Thanks a lot guys.  The weight was measured on an old fishing scale so I don't know that that's right on or not but he sure felt all of it.  I've turkey hunted redlands and tallulah gorge wma for five years now and it's taken me this long to kill one that wasn't a jake.  Truly, there was a heck of a lot of luck involved but I guess if you go hunting enough times, it'll eventually come together.  Man, I wish I could've mounted him.  At the rate I've been going, I probably won't ever top that'n.


----------



## coon dawg (Mar 31, 2005)

*just saw this Sean..........*

been out killin turkeys........CONGRATS!!!!.........tremendous bird, what a thick beard!!!!..you da man!!!


----------



## Etter1 (Mar 31, 2005)

Thanks John.  I'll come by next week......we'll swap stories.


----------



## dutchman (Mar 31, 2005)

That is one nice bird!
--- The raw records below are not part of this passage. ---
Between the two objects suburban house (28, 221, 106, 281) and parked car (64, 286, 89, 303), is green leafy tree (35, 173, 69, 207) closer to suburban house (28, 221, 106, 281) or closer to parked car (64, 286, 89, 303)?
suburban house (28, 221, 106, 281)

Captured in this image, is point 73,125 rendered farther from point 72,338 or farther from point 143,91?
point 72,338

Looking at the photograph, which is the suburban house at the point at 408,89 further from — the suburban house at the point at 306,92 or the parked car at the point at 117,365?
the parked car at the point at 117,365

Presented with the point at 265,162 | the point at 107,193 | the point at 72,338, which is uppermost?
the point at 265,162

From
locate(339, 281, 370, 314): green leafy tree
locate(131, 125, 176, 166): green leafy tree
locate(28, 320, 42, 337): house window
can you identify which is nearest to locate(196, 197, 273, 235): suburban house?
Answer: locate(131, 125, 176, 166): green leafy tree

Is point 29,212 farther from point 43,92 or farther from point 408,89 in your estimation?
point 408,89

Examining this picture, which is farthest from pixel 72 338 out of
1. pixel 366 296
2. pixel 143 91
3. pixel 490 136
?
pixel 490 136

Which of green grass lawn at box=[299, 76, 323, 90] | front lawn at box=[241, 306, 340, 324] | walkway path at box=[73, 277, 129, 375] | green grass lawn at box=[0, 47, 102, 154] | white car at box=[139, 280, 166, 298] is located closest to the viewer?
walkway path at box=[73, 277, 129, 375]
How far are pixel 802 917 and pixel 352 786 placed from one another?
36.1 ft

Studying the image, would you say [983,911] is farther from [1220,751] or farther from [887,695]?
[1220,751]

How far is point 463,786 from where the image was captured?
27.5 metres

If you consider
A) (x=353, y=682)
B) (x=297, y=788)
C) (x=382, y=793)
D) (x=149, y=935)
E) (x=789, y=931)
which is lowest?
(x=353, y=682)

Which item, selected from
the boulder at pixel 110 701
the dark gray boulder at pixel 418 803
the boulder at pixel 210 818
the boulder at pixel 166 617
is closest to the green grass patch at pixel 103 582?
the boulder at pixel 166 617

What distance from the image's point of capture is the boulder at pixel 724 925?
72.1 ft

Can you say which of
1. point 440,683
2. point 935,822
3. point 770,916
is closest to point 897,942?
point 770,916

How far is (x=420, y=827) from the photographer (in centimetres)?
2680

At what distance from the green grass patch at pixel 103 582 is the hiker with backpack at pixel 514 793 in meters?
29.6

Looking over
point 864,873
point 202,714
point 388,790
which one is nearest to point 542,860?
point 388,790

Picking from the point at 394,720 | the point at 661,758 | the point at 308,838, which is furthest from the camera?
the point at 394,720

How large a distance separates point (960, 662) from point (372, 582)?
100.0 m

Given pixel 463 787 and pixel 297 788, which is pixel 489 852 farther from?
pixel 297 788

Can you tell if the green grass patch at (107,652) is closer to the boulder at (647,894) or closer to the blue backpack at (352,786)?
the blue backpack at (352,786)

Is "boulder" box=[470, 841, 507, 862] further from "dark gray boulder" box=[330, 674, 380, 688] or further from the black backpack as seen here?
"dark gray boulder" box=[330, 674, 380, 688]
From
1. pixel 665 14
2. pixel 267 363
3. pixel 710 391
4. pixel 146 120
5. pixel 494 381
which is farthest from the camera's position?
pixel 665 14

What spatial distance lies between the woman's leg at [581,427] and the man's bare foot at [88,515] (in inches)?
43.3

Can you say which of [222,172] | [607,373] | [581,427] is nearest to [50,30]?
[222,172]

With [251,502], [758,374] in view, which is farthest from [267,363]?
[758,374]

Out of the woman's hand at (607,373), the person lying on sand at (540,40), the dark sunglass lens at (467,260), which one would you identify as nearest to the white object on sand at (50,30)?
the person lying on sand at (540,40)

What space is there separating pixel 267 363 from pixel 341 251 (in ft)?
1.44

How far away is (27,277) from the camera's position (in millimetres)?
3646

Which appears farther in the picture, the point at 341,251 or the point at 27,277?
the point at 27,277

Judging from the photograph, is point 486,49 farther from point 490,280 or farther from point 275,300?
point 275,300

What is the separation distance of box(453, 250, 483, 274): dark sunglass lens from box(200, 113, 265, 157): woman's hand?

Congratulations man.


----------



## humdandy (Oct 7, 2016)

Limbshaker said:


> What do you mean you won't say where you was?
> HHH



I'll tell you where he was..........


----------



## ryanwhit (Oct 7, 2016)

Blast from the past here...haven't talked to Etter in a long time.


----------



## humdandy (Mar 4, 2017)

Etter1 said:


> here ya go



Congrats!


----------